TEXT PASSAGE »
— BEGIN —
I am flat on the banks but not the asset mangers and boutique investment banks. Anything at 5 times sales or 7 times book is just foolish in my view. These represent excellent sales.

The M&A downcycle is just beginning and it's usually a long one. A retest or correction will reverse the love for asset managers.

I don't know what will happen to the market in the short run. I just know that the conditions of the Great Unwind have not yet been unwound, and that means more pressure on home prices, mortgages, retail, and banks.

Maybe I miss something when the financial stock cheerleaders break out the pom-poms. Maybe I don't.

Position: none mentioned


Tim Melvin
Foreclosure Green Shoots?
7/9/2009 12:13 PM EDT
I just got my first email about the positive news of falling foreclosures. I expect to get many more between now and the end of September.

I am always mystified by people who seem to base their conclusions and investment operations on headlines alone. Of course foreclosures are down -- they will be until the fall. California has a foreclosure moratorium in place until then.

So does Marshall & Ilsley (MI), a regional bank with a large mortgage portfolio. All this is going to do is delay the inevitable. Many of these homes, particularly in California, Nevada and Florida are so far under water there is no way to rework the loan short of giving the house away.

Position: None


Howard Simons
The Oliver Wendell Holmes Rule
7/9/2009 12:20 PM EDT
Chris, you ask which securities should be allowed to trade. As a Libertarian, my impulse is to say, "All of them," but I have to temper that with Justice Holmes' famous observation that free speech does not give you the right to shout "Fire!" in a crowded theater.

I would say this is a good guiding principle. A security that is inherently disruptive to another market should be questioned. This is why I don't like the commodity-based ETFs; they withdraw liquidity from other markets and interfere with actual commerce.

Even then, I would be fine with these things trading to the extent their positions do not receive the position limit exemption applicable for other non-commercial participants.

I have no problem with allowing the inverse and leveraged ETFs to trade, as they can be duplicated with equity market strategies and affect only other equities, not external commerce.

Do I like the vehicles personally? No. Experience shows they often behave like Elmer Fudd's shotgun, doing more damage to the user than to the intended target. But just because I don't like something is no reason for me to call for their ban.
— END —
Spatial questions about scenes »
— BEGIN —
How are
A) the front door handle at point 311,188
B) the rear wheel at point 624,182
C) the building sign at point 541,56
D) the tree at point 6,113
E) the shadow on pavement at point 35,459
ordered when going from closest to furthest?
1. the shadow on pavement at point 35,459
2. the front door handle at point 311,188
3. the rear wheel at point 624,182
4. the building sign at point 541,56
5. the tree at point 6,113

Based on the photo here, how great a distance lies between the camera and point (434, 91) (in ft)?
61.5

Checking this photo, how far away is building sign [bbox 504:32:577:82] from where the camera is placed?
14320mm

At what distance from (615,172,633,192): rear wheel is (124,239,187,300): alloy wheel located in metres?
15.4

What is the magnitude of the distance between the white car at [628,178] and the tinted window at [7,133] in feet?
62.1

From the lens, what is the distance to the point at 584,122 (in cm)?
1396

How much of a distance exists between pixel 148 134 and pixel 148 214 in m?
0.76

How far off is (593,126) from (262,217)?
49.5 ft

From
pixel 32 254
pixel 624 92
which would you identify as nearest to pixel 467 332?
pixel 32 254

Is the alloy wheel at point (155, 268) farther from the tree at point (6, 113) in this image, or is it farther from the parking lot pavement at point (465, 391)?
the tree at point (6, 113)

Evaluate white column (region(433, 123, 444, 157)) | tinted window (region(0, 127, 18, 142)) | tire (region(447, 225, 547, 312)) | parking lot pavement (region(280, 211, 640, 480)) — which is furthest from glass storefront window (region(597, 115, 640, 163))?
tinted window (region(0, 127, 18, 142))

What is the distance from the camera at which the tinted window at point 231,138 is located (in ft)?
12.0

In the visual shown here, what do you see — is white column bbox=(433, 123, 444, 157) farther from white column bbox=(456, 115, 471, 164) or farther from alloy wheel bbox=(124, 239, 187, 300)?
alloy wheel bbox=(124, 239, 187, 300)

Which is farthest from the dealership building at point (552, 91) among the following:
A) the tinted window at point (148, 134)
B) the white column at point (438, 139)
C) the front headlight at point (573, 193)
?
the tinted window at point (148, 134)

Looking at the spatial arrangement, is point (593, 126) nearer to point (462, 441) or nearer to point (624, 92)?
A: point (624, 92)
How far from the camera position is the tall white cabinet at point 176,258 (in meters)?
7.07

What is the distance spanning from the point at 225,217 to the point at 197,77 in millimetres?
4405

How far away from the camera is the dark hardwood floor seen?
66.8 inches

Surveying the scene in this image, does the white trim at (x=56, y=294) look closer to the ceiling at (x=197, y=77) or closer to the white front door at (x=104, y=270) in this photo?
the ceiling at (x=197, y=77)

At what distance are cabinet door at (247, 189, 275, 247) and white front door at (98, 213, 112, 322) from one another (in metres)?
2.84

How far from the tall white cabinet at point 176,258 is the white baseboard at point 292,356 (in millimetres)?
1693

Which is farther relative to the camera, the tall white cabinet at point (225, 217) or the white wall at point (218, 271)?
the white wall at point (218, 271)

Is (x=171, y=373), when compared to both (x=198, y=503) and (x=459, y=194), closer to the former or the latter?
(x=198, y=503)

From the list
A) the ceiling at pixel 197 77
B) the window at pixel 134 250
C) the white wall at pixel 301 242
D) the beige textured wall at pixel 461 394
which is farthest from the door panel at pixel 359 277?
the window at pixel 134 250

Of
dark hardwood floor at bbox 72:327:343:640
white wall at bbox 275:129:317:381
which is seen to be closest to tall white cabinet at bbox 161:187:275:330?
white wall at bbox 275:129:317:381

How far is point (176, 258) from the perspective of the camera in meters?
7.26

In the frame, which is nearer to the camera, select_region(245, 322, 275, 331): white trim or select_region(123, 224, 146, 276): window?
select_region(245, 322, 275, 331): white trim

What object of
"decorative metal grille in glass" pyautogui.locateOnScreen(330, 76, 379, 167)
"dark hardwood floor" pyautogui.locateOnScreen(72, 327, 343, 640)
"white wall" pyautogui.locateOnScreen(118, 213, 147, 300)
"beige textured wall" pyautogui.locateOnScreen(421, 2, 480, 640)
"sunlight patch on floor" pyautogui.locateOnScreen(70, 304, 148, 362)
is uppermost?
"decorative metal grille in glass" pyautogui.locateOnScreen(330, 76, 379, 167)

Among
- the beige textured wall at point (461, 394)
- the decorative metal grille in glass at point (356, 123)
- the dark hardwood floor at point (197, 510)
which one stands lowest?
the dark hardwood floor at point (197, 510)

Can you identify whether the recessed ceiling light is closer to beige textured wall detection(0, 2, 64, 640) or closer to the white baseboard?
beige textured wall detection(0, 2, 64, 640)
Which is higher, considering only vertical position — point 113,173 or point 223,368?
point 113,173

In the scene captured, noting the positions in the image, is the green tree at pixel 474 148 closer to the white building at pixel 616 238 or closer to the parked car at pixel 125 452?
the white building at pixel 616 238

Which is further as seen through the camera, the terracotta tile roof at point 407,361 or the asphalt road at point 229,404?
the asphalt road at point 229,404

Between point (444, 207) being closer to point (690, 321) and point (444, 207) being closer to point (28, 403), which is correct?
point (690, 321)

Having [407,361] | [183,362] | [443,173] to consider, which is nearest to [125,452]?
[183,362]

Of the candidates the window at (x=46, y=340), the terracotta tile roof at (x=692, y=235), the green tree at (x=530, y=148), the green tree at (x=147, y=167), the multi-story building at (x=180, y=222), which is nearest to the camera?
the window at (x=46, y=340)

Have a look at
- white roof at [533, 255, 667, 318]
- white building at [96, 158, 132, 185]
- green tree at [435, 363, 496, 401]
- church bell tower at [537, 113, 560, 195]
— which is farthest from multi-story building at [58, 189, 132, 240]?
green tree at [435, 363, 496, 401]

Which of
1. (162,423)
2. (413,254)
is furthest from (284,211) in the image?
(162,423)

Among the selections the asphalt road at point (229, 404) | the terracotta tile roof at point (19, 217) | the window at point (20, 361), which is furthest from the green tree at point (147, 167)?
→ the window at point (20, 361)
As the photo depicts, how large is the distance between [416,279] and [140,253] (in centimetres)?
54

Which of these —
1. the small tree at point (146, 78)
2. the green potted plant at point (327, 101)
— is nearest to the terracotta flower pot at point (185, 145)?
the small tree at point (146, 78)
— END —
GIVEN TASK » Carry the market commentary forward, picking up right after its final sentence. These items have no connection to the market commentary above.

RESPONSE TO THIS TASK »
Position: None, 3 times and inverse


Rev Shark
More From Roubini
7/9/2009 12:21 PM EDT
The latest from Dr. Doom, Nouriel Roubini, has been posted here, and as you might expect, it is not very optimistic. He certainly was subjected to a lot of ridicule, particularly on this site, as the market bounced, but his big-picture negativity was the correct call. I'd be very interested in hearing some refutation of his latest post, which strikes me as containing some pretty compelling logic.

Position: None


Howard Simons
Easy Doesn't Do It
7/9/2009 12:36 PM EDT
The Bank of England is throttling back its counterfeiting -- excuse me, quantitative easing -- operation. The pound has rallied, and gilts have sold off on the news.

This is a knee-jerk reaction; with "jerk" being the operative word. When the BOE got into this tawdry game on March 5, 10-year gilts rallied from 3.643% to 3.358%, and then down to 2.951% on March 12 when the Swiss National Bank joined them. They presently are at 3.787%.

This actually is better than our 10-year Treasury did. It rallied from 3.0066% on March 17 to 2.553% on March 18, and that was it. It got to the gates of 4% in June before reaching its current level of 3.395%.

The moral of the story? The rational expectations school got it right: only unanticipated monetary increases can affect output and employment. Everything else affects only inflation expectations, a category that includes currency valuation and the shape of the yield curve.

Position: Summertime, and the easing ain't easy


Tom Graff
30-Year Auction
7/9/2009 1:07 PM EDT
While not terrible, the long bond auction wasn't good. All day the long bond had been down 8 to 10 basis points as a pre-auction cheapening. Even with that concession, the auction still couldn't beat pre-auction trading, coming in at 4.30 vs. 4.29% just before the market. This isn't about foreigners fleeing; the indirect bid was a very healthy 50% of the auction. I think that after so many strong auctions in a row, the Street is choking on Treasury bonds.

I'm not likely to look at a long duration position again until we move up to the 3.50s on 10s.

Position: None


Marc Chandler
Dollar Spanked
7/9/2009 1:28 PM EDT
The dollar has been hit again since the close of European markets. Losses are broad based, with most emerging market currencies participating, though the Mexican peso is a clear laggard as concerns about the budget (and therefore rating) implications of last week's elections. The main driver appears to be players being stopped out of short foreign currency positions, which had been the trend since the start of the month. Some momentum players are getting long the foreign currencies. While the gains in the foreign currencies look impressive, they are still mired in the ranges that have plagued players since late May.

The combination of market positions and momentum warn not to fade this move yet as there will likely be follow through tomorrow. Tomorrow France, Italy, Greece and Netherlands report industrial production data and this data will likely be seen as consistent with the "green shoots" story. The US reports trade figures, which given the rise in oil prices may deteriorate, and Univ of Michigan preliminary measure of consumer confidence for July. Risk is a bit of slippage from the 70.8 reading in June. These reports should not stand in the way of additional dollar selling--near-term. Despite the dollar's firmer tone since the start of the month, sentiment remains largely negative.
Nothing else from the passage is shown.